## [Çalışmanın Amacı]
Aşağıda yer alan, çocukların mânevî terbiyesini konu edinen makaleyi son cümlesinden sonra gelecek bölümle sürdürünüz.

## [Makale]
******

Ama bu muhafaza insan nesline ölümsüzlük getirmez. Kendini ve çocuğunu korursun ama bir bela geldiği vakit onu engelleme gücüne sahip olmadığını görürsün. Ölüm geldiği vakit âcizliğini daha iyi anlar ve ölümü engelleyemediğini de görürsün. Dünyada çok çile, meşakkatin önüne geçmek isteseniz bile bunda da her zaman başarılı olamadığınızı görürsünüz.

Bundan dolayı ana babaların asıl mükellefiyetleri çocuklarının mânevî yönünü muhafaza etmeleridir. Mânevî muhafaza en önemli vazifedir, denilebilir. Yavrularınızı manen muhafaza etmeye başladığınız vakit muhakkak ki onların sevap hanelerini dolduruyor ve böylelikle onlara ölümsüz bir hayat kazandırıyorsunuzdur.

Bir yavrun var. İstemez misin ki yavrum ölmesin? O zaman onun mânevî muhafazası için gayret sarf etmelisin.

Yavrunuzun her sahada ilim sahibi olmasını düşünmez misin? O zaman çocuğunuzu mânen terbiye etmelisin. Çünkü cennet âlemine yerleşmek ancak cehalete sırt çevirip ilme yönelmekle mümkündür.

Cennete yerleşinceye kadar her şeyimiz eksiktir. Dünya hayatında ilim, ulaşılan nokta ile sınırlıdır. Fakat cennet âleminde insanın ilimde ulaşamayacağı bir sınır mevcut değildir. Cennette, “Acaba şu nedir?” diye sorulamaz. Çünkü onun ilmi zaten o kula verilmiştir.

Cenâb-ı Hakk, dünyada kullarına sıfatlarıyla tecellî etmiş ama onları kemalâta erdirmemiştir. Eğer bu dünyada kemalâta ermiş olsaydık zaten dünyadan ayrılmazdık. Her şeyiyle eksik bir dünya, noksan bir dünya, tamamlanmamış bir dünya olduğu için buradan kemalâta ermek üzere ahiret âlemine ve inşallah cennete giderek ilimde kemalâta ereceğiz.

Yavrularınızı fakirlik korkusu olmayan bir servete kavuşturmak isterseniz, onları mânen terbiye edeceksiniz.

Kısaca ifade etmek gerekirse evlatlarınızı hangi sahada ebedî istikbale kavuşturmak istiyorsanız ona göre terbiye edeceksiniz. Felaketlere sürüklenmemeleri için, onları her sahada muhafaza altına almalı ve onlara haram ve helal hudutlarını gönüllerinden çıkmamak üzere öğretmelisiniz.

******

## [Sağlanan Veriler]
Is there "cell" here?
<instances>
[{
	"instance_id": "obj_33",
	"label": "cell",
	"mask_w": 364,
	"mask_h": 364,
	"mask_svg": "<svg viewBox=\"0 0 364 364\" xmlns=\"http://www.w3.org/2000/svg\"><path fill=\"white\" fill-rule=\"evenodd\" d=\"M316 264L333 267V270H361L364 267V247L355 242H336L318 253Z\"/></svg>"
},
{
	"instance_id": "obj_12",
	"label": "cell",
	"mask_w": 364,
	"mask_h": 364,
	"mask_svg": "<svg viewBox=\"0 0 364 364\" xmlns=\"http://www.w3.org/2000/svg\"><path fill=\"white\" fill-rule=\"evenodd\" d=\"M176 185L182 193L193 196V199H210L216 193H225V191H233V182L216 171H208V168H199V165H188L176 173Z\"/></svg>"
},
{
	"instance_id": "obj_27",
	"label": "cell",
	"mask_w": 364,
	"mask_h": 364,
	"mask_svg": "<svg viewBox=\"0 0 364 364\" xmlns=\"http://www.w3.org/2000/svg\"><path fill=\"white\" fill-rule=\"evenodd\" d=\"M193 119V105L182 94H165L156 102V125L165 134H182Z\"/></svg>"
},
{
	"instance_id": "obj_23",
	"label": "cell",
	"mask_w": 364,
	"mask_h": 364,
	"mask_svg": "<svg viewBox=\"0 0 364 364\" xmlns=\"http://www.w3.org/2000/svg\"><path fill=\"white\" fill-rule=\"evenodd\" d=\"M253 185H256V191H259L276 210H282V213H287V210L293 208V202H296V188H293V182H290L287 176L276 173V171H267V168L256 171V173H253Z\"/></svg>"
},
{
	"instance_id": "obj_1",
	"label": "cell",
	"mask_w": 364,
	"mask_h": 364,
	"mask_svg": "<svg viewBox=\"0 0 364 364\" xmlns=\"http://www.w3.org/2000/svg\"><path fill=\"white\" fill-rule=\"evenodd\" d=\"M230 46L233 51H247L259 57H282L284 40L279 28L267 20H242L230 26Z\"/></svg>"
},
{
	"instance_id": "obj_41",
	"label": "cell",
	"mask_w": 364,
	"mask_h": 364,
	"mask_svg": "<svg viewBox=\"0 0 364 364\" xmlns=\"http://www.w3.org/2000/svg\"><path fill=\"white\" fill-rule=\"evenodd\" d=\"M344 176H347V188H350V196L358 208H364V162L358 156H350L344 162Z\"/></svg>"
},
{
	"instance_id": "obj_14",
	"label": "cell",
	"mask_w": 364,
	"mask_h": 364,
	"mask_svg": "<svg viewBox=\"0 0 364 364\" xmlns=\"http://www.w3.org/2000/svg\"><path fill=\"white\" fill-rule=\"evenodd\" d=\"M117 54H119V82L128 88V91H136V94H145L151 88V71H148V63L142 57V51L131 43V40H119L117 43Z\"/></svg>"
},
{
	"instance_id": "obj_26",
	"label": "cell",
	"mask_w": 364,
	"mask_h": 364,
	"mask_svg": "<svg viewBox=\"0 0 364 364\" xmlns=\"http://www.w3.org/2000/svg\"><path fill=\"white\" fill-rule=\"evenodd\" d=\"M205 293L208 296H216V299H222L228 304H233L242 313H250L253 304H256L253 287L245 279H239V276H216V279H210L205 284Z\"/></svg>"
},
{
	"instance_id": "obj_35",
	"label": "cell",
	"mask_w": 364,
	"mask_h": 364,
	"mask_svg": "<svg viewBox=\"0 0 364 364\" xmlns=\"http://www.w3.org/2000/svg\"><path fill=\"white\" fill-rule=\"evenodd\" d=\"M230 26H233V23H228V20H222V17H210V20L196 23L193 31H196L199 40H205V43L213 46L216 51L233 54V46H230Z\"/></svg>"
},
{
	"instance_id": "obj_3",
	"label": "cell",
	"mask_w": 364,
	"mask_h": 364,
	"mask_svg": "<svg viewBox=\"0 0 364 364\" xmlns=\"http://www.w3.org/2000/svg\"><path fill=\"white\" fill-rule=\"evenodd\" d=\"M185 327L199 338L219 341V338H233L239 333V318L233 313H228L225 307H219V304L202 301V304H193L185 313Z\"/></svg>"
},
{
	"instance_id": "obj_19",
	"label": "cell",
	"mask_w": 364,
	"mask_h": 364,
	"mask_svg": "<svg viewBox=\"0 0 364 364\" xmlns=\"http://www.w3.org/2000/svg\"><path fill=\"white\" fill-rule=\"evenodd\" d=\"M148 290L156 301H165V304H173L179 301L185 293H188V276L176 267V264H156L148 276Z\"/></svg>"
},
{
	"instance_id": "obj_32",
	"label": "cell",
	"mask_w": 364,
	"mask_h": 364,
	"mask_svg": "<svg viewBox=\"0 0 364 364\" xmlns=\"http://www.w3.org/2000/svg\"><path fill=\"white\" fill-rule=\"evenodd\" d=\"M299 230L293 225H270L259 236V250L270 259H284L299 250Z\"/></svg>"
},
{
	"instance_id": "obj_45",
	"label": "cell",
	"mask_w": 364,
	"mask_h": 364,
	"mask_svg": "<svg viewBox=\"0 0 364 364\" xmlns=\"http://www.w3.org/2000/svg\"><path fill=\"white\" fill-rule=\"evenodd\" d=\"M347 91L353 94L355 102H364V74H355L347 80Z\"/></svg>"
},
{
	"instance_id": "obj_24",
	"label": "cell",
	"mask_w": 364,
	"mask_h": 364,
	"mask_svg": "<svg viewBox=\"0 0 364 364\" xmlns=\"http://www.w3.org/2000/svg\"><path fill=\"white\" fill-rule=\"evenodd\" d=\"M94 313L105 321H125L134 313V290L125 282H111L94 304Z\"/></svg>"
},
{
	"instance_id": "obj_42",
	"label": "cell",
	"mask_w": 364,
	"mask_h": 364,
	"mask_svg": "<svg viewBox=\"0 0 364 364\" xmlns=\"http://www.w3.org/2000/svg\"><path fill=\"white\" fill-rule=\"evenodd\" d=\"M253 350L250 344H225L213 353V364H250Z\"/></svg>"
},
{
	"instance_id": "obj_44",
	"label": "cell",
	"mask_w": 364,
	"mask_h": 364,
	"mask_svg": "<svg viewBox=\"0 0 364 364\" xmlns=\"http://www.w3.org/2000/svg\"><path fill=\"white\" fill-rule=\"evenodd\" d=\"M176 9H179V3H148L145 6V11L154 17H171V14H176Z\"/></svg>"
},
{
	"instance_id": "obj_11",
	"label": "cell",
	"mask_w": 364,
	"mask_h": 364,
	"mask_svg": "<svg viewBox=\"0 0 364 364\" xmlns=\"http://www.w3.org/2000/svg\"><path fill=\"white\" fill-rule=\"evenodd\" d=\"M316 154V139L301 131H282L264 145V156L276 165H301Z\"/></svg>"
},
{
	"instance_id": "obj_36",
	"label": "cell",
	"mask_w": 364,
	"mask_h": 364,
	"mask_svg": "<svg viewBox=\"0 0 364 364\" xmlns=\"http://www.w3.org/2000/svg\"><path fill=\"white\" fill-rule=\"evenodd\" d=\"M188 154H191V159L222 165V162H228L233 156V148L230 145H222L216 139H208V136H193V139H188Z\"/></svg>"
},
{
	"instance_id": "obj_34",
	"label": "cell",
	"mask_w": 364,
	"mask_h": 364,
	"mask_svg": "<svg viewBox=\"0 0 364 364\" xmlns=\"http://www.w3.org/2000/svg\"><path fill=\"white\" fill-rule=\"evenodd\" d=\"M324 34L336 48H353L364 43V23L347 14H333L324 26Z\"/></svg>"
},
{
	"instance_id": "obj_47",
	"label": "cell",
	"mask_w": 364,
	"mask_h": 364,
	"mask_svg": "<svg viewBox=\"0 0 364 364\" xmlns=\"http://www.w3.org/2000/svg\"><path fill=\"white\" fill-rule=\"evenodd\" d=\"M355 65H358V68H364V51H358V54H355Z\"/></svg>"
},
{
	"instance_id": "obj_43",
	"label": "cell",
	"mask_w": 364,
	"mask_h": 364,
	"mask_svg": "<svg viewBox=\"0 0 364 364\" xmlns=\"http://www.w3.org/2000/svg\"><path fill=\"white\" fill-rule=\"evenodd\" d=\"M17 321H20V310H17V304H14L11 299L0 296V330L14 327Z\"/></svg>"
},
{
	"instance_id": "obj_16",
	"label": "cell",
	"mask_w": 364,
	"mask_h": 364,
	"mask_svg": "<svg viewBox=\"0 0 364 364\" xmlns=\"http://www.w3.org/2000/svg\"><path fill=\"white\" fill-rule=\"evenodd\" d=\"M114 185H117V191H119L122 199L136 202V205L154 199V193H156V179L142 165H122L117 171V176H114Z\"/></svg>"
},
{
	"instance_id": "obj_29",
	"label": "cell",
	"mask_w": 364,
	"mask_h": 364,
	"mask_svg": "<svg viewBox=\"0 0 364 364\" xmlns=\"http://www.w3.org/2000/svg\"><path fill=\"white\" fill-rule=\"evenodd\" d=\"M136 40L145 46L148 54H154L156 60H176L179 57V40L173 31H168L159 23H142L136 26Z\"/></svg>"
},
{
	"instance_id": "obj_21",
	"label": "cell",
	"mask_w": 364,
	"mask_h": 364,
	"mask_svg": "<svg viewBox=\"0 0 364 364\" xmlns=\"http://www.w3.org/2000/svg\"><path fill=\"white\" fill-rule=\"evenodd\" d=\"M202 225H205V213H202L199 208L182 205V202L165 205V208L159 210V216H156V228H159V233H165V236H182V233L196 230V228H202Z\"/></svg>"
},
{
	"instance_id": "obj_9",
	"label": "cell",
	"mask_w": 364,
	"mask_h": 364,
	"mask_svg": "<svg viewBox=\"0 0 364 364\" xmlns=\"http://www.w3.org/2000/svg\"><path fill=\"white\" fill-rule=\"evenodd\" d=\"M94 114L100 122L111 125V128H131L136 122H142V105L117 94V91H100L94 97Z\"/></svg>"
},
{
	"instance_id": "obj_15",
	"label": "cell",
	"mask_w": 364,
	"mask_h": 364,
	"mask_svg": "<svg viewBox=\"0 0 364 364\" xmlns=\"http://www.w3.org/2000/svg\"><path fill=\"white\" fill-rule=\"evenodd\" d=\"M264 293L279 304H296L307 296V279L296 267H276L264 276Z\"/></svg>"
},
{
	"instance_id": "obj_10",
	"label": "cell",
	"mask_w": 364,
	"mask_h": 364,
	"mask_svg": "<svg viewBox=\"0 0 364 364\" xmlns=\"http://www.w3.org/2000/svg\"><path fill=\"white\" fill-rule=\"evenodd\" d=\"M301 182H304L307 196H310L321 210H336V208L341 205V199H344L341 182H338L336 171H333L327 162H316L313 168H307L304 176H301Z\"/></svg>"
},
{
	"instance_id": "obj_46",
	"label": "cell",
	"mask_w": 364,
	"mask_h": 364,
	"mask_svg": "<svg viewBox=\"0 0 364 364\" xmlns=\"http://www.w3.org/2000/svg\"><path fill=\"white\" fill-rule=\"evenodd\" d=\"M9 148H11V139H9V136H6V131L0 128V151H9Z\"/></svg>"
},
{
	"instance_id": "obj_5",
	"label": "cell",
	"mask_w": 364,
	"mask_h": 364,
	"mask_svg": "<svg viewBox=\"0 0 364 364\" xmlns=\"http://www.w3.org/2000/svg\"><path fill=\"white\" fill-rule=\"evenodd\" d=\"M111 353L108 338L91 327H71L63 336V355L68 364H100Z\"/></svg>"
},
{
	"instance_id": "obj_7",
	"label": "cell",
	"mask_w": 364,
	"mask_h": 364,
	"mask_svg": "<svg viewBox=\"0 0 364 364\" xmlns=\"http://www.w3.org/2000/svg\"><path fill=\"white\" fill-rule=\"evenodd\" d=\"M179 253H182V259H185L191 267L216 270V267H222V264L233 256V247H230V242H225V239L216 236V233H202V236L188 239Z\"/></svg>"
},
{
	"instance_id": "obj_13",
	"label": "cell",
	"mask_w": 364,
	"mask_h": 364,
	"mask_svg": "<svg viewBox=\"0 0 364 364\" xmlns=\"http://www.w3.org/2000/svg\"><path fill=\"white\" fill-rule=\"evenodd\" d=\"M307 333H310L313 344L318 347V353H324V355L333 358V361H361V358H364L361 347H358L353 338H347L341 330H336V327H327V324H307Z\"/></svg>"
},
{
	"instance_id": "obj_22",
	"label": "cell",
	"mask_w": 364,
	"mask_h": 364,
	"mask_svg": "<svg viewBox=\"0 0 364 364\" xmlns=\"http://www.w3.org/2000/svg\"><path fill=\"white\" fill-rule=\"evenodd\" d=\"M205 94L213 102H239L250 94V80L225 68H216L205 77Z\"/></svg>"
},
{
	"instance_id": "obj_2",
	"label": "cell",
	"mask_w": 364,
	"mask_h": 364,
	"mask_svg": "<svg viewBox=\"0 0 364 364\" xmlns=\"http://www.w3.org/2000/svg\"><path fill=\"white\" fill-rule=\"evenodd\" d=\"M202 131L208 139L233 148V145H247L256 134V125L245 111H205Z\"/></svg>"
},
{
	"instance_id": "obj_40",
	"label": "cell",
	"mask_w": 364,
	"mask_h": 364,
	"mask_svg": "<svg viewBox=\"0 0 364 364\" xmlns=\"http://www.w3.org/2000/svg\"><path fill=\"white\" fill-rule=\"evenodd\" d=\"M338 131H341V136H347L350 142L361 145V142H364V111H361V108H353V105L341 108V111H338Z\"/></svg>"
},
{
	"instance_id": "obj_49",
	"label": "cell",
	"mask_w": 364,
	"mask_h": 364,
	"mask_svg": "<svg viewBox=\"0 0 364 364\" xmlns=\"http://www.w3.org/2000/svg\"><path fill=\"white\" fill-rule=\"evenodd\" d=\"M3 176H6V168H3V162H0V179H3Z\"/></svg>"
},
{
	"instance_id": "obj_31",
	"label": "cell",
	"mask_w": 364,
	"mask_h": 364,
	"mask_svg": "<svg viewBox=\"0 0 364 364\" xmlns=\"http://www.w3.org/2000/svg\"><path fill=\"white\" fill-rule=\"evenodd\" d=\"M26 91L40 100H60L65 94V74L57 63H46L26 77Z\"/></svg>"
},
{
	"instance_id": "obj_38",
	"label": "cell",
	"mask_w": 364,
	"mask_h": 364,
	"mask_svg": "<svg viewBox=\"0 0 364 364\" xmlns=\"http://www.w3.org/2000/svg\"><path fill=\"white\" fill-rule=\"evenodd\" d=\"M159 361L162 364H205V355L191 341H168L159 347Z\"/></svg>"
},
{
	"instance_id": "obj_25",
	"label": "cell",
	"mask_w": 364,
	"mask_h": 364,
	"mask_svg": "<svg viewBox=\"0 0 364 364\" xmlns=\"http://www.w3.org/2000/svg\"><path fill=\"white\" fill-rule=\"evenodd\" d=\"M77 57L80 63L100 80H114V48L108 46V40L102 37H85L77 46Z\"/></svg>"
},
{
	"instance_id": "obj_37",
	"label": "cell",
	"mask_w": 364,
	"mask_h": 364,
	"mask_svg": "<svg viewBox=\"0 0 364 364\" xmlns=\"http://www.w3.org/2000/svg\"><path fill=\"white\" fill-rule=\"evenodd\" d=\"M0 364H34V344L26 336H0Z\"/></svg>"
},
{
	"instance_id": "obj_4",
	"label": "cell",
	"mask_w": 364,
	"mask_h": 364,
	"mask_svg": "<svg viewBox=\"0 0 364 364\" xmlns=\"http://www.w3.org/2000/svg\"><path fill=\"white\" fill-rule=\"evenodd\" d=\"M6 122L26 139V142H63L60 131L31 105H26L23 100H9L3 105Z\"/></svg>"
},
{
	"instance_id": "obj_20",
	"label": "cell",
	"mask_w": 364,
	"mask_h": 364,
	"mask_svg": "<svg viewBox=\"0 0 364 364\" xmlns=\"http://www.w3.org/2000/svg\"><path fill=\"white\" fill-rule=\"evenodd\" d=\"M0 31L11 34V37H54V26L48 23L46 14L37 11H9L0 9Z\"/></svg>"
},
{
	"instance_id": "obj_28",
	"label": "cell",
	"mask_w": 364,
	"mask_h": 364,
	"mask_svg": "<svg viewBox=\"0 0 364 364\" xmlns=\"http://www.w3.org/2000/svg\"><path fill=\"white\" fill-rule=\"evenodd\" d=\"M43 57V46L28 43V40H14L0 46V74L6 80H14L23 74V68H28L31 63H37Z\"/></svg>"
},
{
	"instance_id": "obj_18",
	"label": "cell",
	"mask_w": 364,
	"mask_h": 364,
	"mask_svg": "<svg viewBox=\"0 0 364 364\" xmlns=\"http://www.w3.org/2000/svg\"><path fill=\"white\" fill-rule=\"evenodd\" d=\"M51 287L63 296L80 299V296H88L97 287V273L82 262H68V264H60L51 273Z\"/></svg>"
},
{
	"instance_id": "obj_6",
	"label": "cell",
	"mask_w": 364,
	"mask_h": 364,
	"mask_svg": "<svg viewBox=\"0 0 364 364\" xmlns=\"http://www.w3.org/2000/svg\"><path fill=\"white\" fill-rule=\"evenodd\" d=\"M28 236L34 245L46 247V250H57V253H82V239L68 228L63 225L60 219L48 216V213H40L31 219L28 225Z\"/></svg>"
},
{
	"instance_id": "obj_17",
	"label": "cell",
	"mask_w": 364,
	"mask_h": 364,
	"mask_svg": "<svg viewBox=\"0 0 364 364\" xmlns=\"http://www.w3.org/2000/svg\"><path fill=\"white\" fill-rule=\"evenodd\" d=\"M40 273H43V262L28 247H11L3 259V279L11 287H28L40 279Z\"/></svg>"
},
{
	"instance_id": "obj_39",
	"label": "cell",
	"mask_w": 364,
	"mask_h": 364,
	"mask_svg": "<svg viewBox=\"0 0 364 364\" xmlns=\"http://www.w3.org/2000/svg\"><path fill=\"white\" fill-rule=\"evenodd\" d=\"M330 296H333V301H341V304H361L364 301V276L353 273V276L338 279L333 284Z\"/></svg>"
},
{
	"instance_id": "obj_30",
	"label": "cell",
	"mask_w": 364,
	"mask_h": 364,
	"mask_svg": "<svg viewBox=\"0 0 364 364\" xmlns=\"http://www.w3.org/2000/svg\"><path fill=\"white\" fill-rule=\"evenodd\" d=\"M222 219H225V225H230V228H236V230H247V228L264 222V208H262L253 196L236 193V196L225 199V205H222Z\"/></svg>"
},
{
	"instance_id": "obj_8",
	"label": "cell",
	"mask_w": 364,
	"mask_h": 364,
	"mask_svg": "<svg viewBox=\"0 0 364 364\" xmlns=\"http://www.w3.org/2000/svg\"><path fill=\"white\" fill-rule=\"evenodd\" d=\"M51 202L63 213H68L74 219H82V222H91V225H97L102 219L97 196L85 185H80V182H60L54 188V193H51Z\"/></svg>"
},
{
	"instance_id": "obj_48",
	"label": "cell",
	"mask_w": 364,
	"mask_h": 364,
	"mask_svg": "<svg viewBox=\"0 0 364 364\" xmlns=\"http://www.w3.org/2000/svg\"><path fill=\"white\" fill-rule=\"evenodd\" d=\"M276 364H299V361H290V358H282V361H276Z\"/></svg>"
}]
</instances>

******

## [Görevin Cevabı]
Evlatlarımızdan evvel dikkatimizi yöneltmemiz gereken en mühim husus ise hiç şüphesiz kendi düşünce, inanç ve yaşayışımızdır. Yani öncelikle dikkatimizi kendimize çekmemiz gerekiyor. Çünkü insan kendini koruyup muhafaza edemeyince neslini de, ailesini de, memleketini de, dünyasını da koruyamaz.

 İnsanlar için Hz. Âdem babamızın dünyaya gelmesiyle “Neyle karşılaşacağız?” diye başlayan bir nefsi muhafaza, koruyuculuk ve bekleyiş vardır.

Bir insan, nefsini muhafaza ettiği gün kendi nesli, ailesi, dini, dünyasıyla birlikte kâinatı da muhafaza etmeye başlar. Bütün bunları sağlayabilmek için dikkatimizi mutlaka kendimize çevirmeliyiz. Bir insan kendine bakarken, kendisinde bir dünyayı ve kâinatı görmeye mecburdur. Onun için Hz. Ali, “Kendinizi küçük bir cisim zannetmeyin, bütün âlemler sizde toplanmıştır.” buyurmaktadır.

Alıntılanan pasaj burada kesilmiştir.